Differential proteomic analysis and bioinformatics analysis of the impact of MSC-EVs on BV2 cells. A Volcano plot for quantitative proteins between control and MSC-EVs-treated BV2 cells. The horizontal dashed line shows an FDR of 0.05. The vertical dashed lines show a fold change (FC) of 2. B The differentially expressed proteins on control and MSC-EVs-treated BV2 cells (FDR < 0.05). The bigger circle, the greater the differential expression level. Out to inner numbers in circles represented logarithmic values of the fold changes and the expression levels of group control and MSC-EVs-treated BV2 cells. C Volcano plot for quantitative proteins between MSC-EVs + LPS-treated and LPS-treated BV2 cells. The horizontal dashed line shows an FDR of 0.05. The vertical dashed lines show an FC of 2. D GO enrichment analysis on differentially expressed proteins between MSC-EVs + LPS-treated and LPS-treated BV2 cells. E The protein expression levels of six spliceosomal proteins of control, LPS-treated, and MSC-EVs + LPS-treated BV2 cells. F The heatmap analysis of differential proteins between LPS vs. control and MSC-EVs + LPS vs. LPS. G The Mfuzz analysis of differential proteins between LPS vs. control and MSC-EVs + LPS vs. LPS

Further differential protein analysis was conducted to evaluate the effects of LPS on BV2 cells and the anti-inflammatory potential of MSC-EVs. 105 proteins were significantly changed after LPS stimulation (FDR < 0.05, FC > 2) (Figure S20), predominantly related to RNA metabolic processes and regulation of translation (Figure S21). By comparing the protein expression profiles of LPS-stimulated BV2 cells pretreated with and without MSC-EVs, 113 proteins were significantly changed (FDR < 0.05, FC > 2) (Fig. 6C). Interestingly, the expression of functionalized differential proteins was also related to RNA metabolic process and regulation of translation, similar to the biological processes involved in differential proteins in BV2 cells before and after LPS stimulation (Fig. 6D).
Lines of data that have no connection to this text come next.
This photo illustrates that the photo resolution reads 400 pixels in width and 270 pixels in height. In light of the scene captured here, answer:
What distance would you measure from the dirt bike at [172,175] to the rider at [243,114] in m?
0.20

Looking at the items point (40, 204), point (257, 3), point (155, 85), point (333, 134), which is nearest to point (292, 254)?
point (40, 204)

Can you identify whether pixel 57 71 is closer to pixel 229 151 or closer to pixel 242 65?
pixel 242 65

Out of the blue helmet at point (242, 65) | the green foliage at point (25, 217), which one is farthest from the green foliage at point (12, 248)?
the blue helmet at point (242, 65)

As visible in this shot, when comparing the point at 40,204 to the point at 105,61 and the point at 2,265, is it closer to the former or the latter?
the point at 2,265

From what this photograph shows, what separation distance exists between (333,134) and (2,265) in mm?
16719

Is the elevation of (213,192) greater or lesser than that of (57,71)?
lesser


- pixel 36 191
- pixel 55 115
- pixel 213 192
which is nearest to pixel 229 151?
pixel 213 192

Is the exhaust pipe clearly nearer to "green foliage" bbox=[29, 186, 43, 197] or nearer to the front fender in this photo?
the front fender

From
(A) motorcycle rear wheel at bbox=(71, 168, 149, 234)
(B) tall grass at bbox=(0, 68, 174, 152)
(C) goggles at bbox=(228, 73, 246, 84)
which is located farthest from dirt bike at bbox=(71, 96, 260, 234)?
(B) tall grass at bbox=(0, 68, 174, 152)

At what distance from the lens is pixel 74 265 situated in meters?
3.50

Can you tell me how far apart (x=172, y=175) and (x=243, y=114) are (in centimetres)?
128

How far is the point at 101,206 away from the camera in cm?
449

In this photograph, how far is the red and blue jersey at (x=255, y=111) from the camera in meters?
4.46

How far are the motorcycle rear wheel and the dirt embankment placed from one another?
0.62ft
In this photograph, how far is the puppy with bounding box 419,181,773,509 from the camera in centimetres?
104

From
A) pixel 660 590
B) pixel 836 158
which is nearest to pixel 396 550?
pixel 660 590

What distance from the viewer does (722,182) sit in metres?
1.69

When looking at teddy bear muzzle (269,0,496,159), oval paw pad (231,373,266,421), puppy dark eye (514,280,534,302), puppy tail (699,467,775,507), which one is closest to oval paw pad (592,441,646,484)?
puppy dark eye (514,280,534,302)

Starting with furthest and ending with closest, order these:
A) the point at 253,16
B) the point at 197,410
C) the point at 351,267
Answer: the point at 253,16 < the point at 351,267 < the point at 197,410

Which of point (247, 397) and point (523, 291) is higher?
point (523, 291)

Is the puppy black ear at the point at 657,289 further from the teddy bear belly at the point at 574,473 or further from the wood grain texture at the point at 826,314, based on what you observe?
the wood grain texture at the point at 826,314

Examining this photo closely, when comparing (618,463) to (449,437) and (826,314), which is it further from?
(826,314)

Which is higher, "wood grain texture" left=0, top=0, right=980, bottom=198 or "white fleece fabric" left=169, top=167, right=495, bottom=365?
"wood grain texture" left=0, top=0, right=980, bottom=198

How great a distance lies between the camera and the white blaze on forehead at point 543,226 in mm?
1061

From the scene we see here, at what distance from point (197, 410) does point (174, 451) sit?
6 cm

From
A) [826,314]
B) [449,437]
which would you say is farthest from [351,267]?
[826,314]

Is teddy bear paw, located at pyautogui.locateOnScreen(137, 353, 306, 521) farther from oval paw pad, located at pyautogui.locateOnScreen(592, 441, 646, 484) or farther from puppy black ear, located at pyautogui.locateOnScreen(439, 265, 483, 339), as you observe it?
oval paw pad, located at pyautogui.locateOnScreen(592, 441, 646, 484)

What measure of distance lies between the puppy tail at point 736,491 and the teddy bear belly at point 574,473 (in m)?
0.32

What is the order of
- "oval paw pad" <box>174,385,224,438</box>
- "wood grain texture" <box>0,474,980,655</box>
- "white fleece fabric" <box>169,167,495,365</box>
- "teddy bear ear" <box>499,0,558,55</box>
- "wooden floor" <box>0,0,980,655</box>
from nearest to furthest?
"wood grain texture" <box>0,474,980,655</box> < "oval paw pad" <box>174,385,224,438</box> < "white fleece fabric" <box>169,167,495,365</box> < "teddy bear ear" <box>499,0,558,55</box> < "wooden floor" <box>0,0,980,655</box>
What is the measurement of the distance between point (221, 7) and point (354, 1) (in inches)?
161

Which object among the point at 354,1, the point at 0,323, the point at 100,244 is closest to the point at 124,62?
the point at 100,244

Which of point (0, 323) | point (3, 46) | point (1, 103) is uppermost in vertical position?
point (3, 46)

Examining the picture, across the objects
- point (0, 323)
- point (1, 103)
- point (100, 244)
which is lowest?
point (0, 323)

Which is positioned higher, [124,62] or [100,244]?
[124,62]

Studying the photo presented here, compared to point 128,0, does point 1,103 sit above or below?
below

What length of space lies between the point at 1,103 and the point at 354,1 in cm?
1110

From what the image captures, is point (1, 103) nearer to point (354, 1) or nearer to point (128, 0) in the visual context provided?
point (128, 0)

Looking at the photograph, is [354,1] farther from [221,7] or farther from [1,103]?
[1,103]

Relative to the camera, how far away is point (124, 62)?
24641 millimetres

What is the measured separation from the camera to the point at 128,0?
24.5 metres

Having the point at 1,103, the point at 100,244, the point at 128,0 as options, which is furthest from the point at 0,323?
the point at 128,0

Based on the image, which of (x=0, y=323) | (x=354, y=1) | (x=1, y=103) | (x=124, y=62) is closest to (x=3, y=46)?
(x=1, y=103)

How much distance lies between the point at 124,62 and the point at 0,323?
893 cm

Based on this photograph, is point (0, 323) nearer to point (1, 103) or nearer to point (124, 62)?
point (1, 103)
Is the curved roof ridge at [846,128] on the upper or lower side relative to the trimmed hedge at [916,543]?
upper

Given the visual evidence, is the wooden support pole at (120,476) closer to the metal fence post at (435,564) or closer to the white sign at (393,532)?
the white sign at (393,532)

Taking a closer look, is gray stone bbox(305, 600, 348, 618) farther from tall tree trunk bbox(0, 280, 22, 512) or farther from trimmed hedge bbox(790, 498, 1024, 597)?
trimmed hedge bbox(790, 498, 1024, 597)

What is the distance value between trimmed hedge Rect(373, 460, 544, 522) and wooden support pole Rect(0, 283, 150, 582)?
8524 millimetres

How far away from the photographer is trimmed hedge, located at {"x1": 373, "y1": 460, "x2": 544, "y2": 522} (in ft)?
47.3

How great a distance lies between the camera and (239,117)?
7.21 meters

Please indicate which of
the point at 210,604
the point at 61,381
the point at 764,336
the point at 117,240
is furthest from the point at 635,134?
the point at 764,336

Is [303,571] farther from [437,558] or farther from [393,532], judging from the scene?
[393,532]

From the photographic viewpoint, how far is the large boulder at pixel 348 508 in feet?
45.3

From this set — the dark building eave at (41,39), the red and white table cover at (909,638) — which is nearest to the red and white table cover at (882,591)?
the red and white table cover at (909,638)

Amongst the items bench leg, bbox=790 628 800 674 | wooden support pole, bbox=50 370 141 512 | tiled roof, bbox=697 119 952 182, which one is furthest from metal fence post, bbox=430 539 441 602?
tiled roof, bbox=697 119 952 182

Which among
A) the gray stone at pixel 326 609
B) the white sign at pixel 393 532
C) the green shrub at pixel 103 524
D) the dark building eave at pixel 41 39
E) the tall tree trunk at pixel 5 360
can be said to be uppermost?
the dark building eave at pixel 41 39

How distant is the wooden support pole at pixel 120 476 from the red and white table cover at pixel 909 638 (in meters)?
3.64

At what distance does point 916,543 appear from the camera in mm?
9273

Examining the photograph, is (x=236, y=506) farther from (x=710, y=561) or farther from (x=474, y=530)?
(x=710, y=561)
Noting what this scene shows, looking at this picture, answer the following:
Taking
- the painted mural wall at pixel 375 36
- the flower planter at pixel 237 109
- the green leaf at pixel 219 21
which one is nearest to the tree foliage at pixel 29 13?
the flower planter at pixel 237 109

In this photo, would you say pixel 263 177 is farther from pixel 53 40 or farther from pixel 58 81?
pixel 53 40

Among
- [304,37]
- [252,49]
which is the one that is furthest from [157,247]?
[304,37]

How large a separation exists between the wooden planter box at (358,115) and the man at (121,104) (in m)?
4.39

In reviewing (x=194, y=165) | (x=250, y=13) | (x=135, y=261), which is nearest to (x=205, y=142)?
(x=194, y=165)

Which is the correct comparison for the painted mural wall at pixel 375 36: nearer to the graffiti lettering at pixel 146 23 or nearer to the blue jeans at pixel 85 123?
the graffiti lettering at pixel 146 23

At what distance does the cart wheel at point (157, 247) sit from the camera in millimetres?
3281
Notably, MSC-EVs effectively countered significant LPS-induced alterations in RNA metabolism and transcriptional regulatory proteins (Figure S22). For example, MSC-EVs restored normal levels of six spliceosomal proteins involved in RNA splicing (Fig. 6E). A combined analysis of differential proteins between LPS vs. control and MSC-EVs + LPS vs. LPS through heatmap and Mfuzz analyses revealed that MSC-EVs broadly offset LPS-induced protein changes (Fig. 6F and G). Consequently, MSC-EVs appear to restore cells to their baseline state by reversing LPS-induced alterations in biological processes, emphasizing their potential in RNA metabolism and translational regulation modulation.